Bayer Advance Complete Insect Killer at WALMART for twelve dollars a 40oz bottle. Put 3ccs on your dogs back and spray your pen.


----------



## p&y finally (Aug 3, 2011)

Jody,
Let me know if you find something that works.
They have been AWFUL here!
I went out to the dog pens about a week ago w/ shorts on and had a HUGE wad of seed ticks coming up my leg. Still dont know where they came from, nothing but dirt 
I got some granular stuff from walmart and so far no more seed ticks but still get a few bigger ones off the dogs.


----------



## Jody Hawk (Aug 3, 2011)

Chris,
I went to WalMart and bought some Ortho Max Bug B Gone. I sprayed real good around Molly's pen where they are the worst. Somethings gotta be done, I got chigger and seed tick bumps from the butt down!


----------



## GA CHEROKEE (Aug 3, 2011)

oh no   its gonna be rough trying to hunt


----------



## Ruger#3 (Aug 3, 2011)

Dip dogs every three weeks with kennel dip. Spray outside of kennel area with Permethrin 10 from TSC, DO NOT PUT ON DOGS, DO NOT LET THEM IN WET AREA!!!!.

Rumor has it it stays longer mixed with a little light oil (diesel), but of course I wouldn't know anything about that.


----------



## poolecw (Aug 3, 2011)

My coon hunting buddy is a pest control guy.  Here is what we use.  I had serious flea and tick problems before I started doing this.

In March, broadcast Talstar EZ granular insecticide.  This will take care of any fleas or ticks that are going to hatch.  Some will still hatch in the summer but this will take out a big chunk of them.

Next, I tie livestock insecticide tags to the dogs' collars.  This will keep ticks and fleas from crawling on them.  It will also keep the flies at bay.

Next, I use Permethrine 10% livestock spray from tractor supply.  There is directions for mixing it to spray on your dogs.  There is also mixing directions for spraying it around your kennel.  I spray the dogs and around the kennel once per month.

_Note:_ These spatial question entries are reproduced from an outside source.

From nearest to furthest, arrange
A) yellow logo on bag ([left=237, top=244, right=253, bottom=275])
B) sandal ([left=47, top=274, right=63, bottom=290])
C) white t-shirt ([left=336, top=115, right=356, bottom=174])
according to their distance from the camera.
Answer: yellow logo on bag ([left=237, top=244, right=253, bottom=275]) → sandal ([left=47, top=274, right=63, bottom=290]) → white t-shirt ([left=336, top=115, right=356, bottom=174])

Here are links to the the items I mentioned above.

http://www.amazon.com/Talstar-EZ-Gr...1?s=home-garden&ie=UTF8&qid=1312413690&sr=1-1

http://www.tractorsupply.com/livest...n-10-livestock-premise-spray-8-fl-oz--2212873

http://www.tractorsupply.com/livest...nsecticide-ear-tags-purple-pack-of-20-2259914


----------



## Retired Army Guy (Aug 3, 2011)

Chickens & Guinea's.  But now I got every predator for miles eatin all of them!


----------



## Ruger#3 (Aug 3, 2011)

poolecw said:


> My coon hunting buddy is a pest control guy.  Here is what we use.  I had serious flea and tick problems before I started doing this.
> 
> In March, broadcast Talstar EZ granular insecticide.  This will take care of any fleas or ticks that are going to hatch.  Some will still hatch in the summer but this will take out a big chunk of them.
> 
> ...



Becareful of young dogs, I know a gentlemen lost an entire litter at about 3-4 months old spraying permethrin on them.


----------



## poolecw (Aug 3, 2011)

Ruger#3 said:


> Becareful of young dogs, I know a gentlemen lost an entire litter at about 3-4 months old spraying permethrin on them.



Correct, I wouldn't recommend it for pups, but it isn't an issue for grown dogs is you use the mixture rate that the manufacturer says to use.


----------



## Ruger#3 (Aug 4, 2011)

poolecw said:


> Correct, I wouldn't recommend it for pups, but it isn't an issue for grown dogs is you use the mixture rate that the manufacturer says to use.




Good info, been using it as a kennel and barn spray does a good job.


----------



## Jeremiah Glaze (Aug 4, 2011)

bayer advanced works...also spread sevin dust...


----------



## RSmith (Aug 4, 2011)

So far I have not had the tick problem at home but in the flat woods they still run woods cows and we have plenty. I cut the cow tags in half and tie them to their collars and very seldom have a tick on the dogs. When I first put them on originally I used a whole tag and the dogs did not react to well, seemed to affect balance and hunt for a day or so. Would not use on pups until they reach grown dog weight.


----------